The fundamental goal of supply chain management is to enhance customer value and satisfaction. By fostering innovation and customization, supply chain partners can create exceptional experiences that differentiate their offerings in the marketplace.
Did you Know?
The ultimate objective of Supply Chain Management (SCM) translates into a philosophy which has three main characteristics:
- System approach to viewing the channel as a whole, and to managing the total flow of goods, inventory from the supplier to the ultimate costumer.
- Strategic orientation towards competitive efforts to synchronize and converge the intra – firm and he inter – firm operational and strategic capabilities into a unified whole.
- Customer focus to create unique and individualized sources of costumer value, leading to costumer satisfaction. (1)
SCM philosophy drives supply chain members to have a customer orientation. To do this successfully, you need to synchronize the intra-firm and inter-firm operational and strategic capabilities into a unified, compelling marketplace force. Therefore, the SCM philosophy suggests the boundaries of SCM include not only logistics, but also all other functions within a firm and within a supply chain to create customer value and satisfaction. (1)
The primary SCM activities
Successful supply chain management hinges on collaboration and information sharing among suppliers, manufacturers, and carriers. By integrating customer demands, sharing data like inventory levels and forecasts, and aligning incentives, companies can create agile networks that swiftly adapt to market changes. This collaborative approach reduces uncertainty, enhances performance, and ultimately drives competitive advantage.
The primary SCM activities are:
- Integrated behavior and integration of processes;
- Mutually sharing information;
- Mutually sharing channel risks and rewards;
- Co-operation;
- Goal-sharing and partnership;
Effective supply chain management relies on open communication and data sharing among partners. By openly exchanging critical information like inventory levels, sales forecasts, and marketing plans, companies can reduce uncertainty, improve efficiency, and strengthen relationships within the supply chain. ESCM also requires supply chain partners mutually sharing channel risks and rewards that yield to competitive advantage.
The long-term cooperation among the supply chain members, risk and rewards sharing is extremely important and also, a very difficult task. Though conceptually, it is possible, but no organization likes to forego its revenues and profits, and it becomes very difficult unless you can sell the benefits to the organization.
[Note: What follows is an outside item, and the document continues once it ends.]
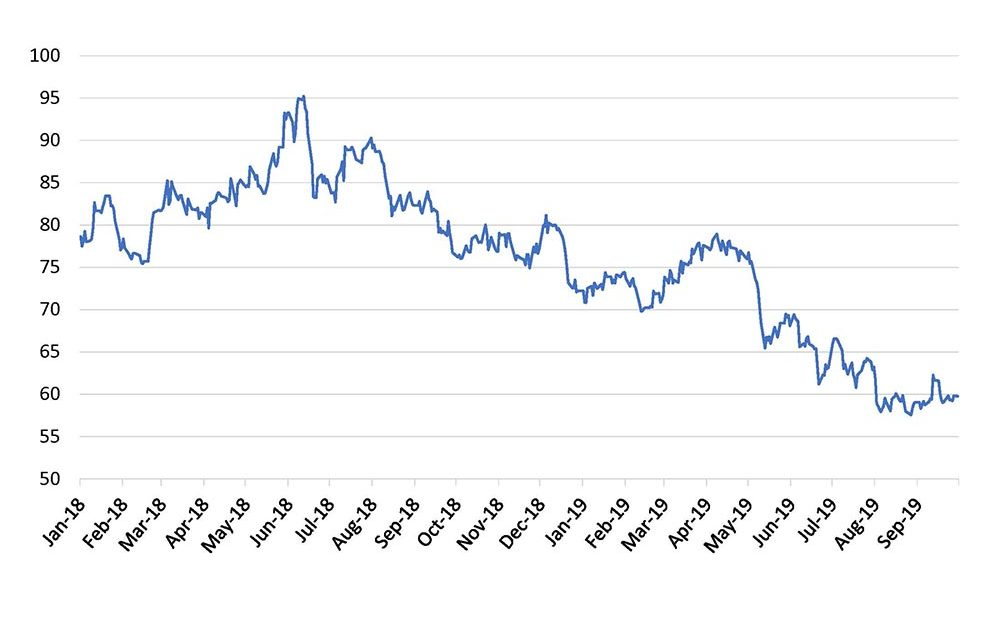 Chart showing ICE cotton futures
Successful supply chain management requires close cooperation among all partners. This involves working together on everything from initial planning to evaluating final results. To achieve this, different departments within each company must coordinate their efforts with their counterparts in other companies.
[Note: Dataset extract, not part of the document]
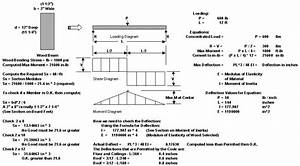 3 Point Load Beam Deflection Formula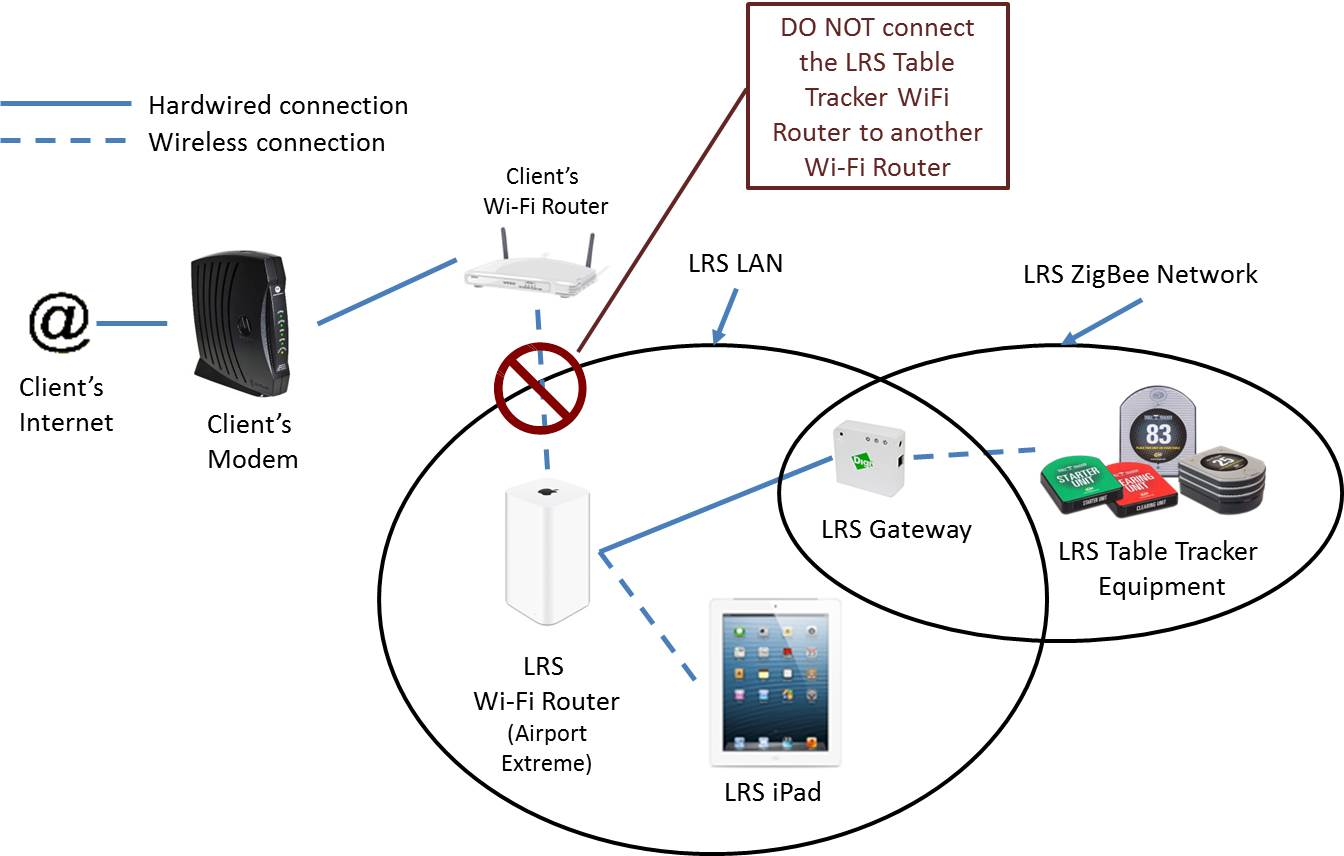 WiFi Overview – Long Range Systems, LLC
A supply chain succeeds if all the members of the supply chain have the same goal and the same focus on serving customers. Establishing the same goal and the same focus among supply chain members means that they are working towards a form of policy integration. Most organizations go through four stages of policy integration:
The integration stages of Supply Chain Management
Stage 1. It represents the baseline case. At this point, the supply chain is a function of fragmented operations within the individual company. It is based on traditional concepts and characterized by staged inventories, independent and incompatible control systems and procedures, and functional segregation.
Stage 2. It is the start of internal integration. It begins with a focus on cost-reduction rather than performance improvement. It is characterized by an emphasis on internal trade-offs and reactive customer service.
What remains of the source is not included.